The Library classification system, set up by Warburg with the assistance of Fritz Saxl and Gertrud Bing, and refined by their successors, organises the library’s collections into four main sections: IMAGE (art history); WORD (language and literature); ORIENTATION (religion, science and philosophy); and ACTION (social and political history). In this way the Library is meant to guide the reader from the visual image, as the first stage in human’s awareness (Image), to language (Word) and then to religion, science and philosophy, all of them products of humanity’s search for Orientation which influences patterns of behaviour and actions, the subject matter of history (Action).

Now over 8000 titles are freely available for download while the entire catalogue can be consulted using the Library’s unique classification system.

Read more at: warburg.sas.ac.uk/library/digital-collections/

Iconographic database warburg.sas.ac.uk/photographic-collection/iconographic-database/

The Photographic Collection was mounted by Aby Warburg in the late 1880s, and includes tens of thousands of late nineteenth-

and early twentieth-century photographs and slides, together with hundreds of thousands of images which have been added since the Institute came to London in 1933. The Institute’s Iconographic Database contains digitised images from both the Photographic Collection and the Library. It currently houses one of the world’s largest collections of photographs of mythological subjects (some 30,000).

The images in the background, below the plates from the Mnemosyne Atlas, are screenshots of search results displaying over 1000 images of river gods and nymphs. They constitute an echo to Warburg’s observation:

“Sometimes it looks to me as if, in my role as a psycho-historian, I tried to diagnose the schizophrenia of Western civilization from its images in an autobiographical reflex.
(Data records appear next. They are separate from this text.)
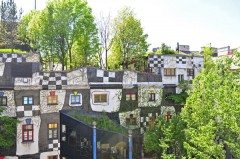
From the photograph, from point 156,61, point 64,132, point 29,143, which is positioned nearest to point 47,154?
point 29,143

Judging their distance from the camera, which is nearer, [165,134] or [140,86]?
[165,134]

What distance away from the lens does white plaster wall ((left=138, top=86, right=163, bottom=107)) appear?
48.8 feet

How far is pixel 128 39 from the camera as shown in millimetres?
16828

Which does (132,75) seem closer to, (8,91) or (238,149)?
(8,91)

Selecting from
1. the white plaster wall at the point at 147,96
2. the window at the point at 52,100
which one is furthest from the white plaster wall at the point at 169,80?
the window at the point at 52,100

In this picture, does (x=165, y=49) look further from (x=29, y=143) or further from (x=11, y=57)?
(x=29, y=143)

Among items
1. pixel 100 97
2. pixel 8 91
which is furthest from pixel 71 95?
pixel 8 91

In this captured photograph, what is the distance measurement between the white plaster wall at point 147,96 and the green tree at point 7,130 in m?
5.87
The ecstatic ‘Nympha’ (manic) on the one side and the mourning river-god (depressive) on the other.”

Warburg’s work bears witness to the fruitful potential of a multidisciplinary approach to images. It shows that it is possible to use the body and its biological expressive power as recorded by images to shed light on the mind and its cultures.

The challenge for future scholars will be to expand this multidisciplinary project with the tools, results and outcomes of more than a hundred years of bustling neuroscientific activity.